Rewrite the lines below, replacing every "orange cloth" with "red blanket" and leaving everything else unchanged.

<<<<

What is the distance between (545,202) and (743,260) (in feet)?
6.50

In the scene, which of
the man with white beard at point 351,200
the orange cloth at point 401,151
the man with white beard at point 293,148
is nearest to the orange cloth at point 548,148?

>>>>

COMPLETED EXERCISE:
What is the distance between (545,202) and (743,260) (in feet)?
6.50

In the scene, which of
the man with white beard at point 351,200
the red blanket at point 401,151
the man with white beard at point 293,148
is nearest to the red blanket at point 548,148?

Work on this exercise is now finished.